§ **Directions**
Could you write out the opening lines of the data, word for word, stopping after the line that contains "A: Oryx (gemsbok) (Oryx gazella)."?
※ ※ ※
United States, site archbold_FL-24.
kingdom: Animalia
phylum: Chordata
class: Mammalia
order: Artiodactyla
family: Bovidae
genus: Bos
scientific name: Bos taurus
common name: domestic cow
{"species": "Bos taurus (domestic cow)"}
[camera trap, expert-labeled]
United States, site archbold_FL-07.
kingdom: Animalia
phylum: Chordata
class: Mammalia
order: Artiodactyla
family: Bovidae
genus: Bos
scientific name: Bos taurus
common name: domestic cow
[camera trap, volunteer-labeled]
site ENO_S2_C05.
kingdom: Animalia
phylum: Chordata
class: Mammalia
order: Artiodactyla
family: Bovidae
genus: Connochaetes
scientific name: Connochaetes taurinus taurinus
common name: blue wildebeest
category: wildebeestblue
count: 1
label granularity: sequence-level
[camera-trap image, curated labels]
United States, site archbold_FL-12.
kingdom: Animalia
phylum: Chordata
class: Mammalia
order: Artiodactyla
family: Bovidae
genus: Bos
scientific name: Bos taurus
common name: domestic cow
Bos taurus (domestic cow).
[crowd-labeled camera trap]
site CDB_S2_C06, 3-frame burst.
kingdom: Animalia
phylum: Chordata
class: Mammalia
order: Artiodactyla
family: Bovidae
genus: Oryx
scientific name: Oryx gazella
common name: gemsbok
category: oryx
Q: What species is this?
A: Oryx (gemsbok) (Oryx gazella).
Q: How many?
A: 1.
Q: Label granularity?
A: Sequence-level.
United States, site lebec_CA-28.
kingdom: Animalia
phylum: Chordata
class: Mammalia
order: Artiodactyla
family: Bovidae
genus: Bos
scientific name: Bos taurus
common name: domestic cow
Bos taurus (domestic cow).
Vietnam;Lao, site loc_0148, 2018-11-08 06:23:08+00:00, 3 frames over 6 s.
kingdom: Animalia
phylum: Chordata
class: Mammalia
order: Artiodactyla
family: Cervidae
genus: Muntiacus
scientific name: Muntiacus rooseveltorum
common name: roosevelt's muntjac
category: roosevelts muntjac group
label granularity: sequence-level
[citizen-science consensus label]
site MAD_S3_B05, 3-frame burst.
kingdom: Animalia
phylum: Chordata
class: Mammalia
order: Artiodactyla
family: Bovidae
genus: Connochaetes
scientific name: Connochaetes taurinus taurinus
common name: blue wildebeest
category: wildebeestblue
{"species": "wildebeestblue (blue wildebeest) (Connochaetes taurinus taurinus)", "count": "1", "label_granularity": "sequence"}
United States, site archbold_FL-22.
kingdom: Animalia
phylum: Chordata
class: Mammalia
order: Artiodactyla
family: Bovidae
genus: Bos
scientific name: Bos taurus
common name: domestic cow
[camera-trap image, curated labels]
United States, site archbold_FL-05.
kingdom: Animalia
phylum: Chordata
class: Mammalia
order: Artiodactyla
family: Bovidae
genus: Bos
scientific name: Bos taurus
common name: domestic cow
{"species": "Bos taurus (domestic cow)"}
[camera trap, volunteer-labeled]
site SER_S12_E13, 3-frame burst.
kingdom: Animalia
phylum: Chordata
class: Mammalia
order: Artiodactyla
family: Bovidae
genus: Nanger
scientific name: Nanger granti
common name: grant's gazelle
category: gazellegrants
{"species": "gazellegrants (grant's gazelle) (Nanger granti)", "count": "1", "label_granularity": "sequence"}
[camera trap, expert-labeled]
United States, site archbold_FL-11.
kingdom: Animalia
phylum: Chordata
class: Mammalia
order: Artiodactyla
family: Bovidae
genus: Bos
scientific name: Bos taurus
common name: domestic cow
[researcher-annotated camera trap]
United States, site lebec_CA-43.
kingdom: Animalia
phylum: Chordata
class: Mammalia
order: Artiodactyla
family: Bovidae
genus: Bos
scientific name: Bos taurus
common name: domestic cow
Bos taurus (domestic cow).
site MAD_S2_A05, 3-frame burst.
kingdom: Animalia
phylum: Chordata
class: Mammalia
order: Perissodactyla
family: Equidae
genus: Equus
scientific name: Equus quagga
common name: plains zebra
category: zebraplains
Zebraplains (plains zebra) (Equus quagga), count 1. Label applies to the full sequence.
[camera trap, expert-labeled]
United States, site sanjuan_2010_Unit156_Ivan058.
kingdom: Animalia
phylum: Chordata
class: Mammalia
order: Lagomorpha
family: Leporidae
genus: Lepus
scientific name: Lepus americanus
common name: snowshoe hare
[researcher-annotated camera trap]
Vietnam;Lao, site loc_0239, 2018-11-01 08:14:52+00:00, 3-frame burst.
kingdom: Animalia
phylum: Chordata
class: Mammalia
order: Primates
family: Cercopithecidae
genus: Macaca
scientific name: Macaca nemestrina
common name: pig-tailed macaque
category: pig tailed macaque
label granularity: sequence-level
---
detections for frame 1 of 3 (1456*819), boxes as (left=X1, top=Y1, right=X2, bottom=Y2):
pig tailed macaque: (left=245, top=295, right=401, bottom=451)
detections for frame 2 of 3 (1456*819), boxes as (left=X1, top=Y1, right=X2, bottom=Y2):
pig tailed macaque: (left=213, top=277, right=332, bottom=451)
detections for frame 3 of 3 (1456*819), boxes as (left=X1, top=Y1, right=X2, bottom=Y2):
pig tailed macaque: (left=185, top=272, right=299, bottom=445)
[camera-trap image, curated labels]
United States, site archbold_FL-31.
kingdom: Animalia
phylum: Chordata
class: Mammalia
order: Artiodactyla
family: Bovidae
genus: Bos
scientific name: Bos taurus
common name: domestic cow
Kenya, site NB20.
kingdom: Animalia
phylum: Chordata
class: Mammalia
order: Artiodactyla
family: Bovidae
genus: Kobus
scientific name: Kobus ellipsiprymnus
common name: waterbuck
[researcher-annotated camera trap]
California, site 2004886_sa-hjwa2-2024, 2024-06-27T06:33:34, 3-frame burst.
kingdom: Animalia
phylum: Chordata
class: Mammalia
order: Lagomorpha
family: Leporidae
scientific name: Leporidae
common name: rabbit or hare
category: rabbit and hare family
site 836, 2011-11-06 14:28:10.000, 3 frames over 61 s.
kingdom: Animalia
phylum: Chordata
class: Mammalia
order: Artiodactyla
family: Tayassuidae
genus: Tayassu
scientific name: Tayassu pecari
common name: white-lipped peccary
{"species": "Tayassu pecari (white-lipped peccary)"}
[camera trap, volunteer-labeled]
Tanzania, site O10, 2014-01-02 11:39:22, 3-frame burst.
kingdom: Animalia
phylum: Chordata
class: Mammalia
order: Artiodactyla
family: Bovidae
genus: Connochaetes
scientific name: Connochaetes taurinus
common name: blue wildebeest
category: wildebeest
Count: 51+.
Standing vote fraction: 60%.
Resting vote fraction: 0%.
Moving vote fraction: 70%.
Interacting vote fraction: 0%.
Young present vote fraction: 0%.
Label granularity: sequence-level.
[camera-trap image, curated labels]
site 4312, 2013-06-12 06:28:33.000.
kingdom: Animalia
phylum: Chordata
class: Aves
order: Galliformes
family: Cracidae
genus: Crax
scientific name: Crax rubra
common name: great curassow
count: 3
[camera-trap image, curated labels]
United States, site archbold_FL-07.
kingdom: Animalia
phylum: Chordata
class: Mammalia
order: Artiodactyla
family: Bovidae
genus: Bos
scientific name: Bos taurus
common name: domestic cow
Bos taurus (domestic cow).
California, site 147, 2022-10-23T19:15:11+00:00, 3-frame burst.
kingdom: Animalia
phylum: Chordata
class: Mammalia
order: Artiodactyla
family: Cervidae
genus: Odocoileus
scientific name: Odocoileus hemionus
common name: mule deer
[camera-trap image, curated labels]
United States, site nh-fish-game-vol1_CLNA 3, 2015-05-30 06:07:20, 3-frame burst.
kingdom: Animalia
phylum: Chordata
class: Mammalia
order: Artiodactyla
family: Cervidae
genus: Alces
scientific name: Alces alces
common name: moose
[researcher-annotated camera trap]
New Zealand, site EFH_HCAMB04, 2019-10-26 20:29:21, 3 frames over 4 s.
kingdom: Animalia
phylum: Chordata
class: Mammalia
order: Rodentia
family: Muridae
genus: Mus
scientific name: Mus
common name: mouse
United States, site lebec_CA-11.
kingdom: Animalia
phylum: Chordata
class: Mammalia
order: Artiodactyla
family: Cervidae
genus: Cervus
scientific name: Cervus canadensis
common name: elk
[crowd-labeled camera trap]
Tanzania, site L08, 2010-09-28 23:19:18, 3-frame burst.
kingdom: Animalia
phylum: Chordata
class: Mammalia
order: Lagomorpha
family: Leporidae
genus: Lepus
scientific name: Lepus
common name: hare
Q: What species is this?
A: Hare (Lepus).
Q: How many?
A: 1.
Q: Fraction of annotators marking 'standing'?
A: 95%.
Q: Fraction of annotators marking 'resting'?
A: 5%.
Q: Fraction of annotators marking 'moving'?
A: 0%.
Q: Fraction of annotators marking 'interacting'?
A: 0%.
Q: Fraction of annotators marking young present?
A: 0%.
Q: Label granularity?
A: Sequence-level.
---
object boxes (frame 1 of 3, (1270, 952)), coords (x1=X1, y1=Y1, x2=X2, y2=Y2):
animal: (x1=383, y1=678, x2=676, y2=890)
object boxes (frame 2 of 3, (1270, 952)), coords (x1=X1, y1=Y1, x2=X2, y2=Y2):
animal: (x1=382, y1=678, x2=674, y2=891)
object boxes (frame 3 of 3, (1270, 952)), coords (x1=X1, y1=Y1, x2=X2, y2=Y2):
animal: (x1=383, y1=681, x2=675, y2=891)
※ ※ ※
§ **Reply to the exercise**
United States, site archbold_FL-24.
kingdom: Animalia
phylum: Chordata
class: Mammalia
order: Artiodactyla
family: Bovidae
genus: Bos
scientific name: Bos taurus
common name: domestic cow
{"species": "Bos taurus (domestic cow)"}
[camera trap, expert-labeled]
United States, site archbold_FL-07.
kingdom: Animalia
phylum: Chordata
class: Mammalia
order: Artiodactyla
family: Bovidae
genus: Bos
scientific name: Bos taurus
common name: domestic cow
[camera trap, volunteer-labeled]
site ENO_S2_C05.
kingdom: Animalia
phylum: Chordata
class: Mammalia
order: Artiodactyla
family: Bovidae
genus: Connochaetes
scientific name: Connochaetes taurinus taurinus
common name: blue wildebeest
category: wildebeestblue
count: 1
label granularity: sequence-level
[camera-trap image, curated labels]
United States, site archbold_FL-12.
kingdom: Animalia
phylum: Chordata
class: Mammalia
order: Artiodactyla
family: Bovidae
genus: Bos
scientific name: Bos taurus
common name: domestic cow
Bos taurus (domestic cow).
[crowd-labeled camera trap]
site CDB_S2_C06, 3-frame burst.
kingdom: Animalia
phylum: Chordata
class: Mammalia
order: Artiodactyla
family: Bovidae
genus: Oryx
scientific name: Oryx gazella
common name: gemsbok
category: oryx
Q: What species is this?
A: Oryx (gemsbok) (Oryx gazella).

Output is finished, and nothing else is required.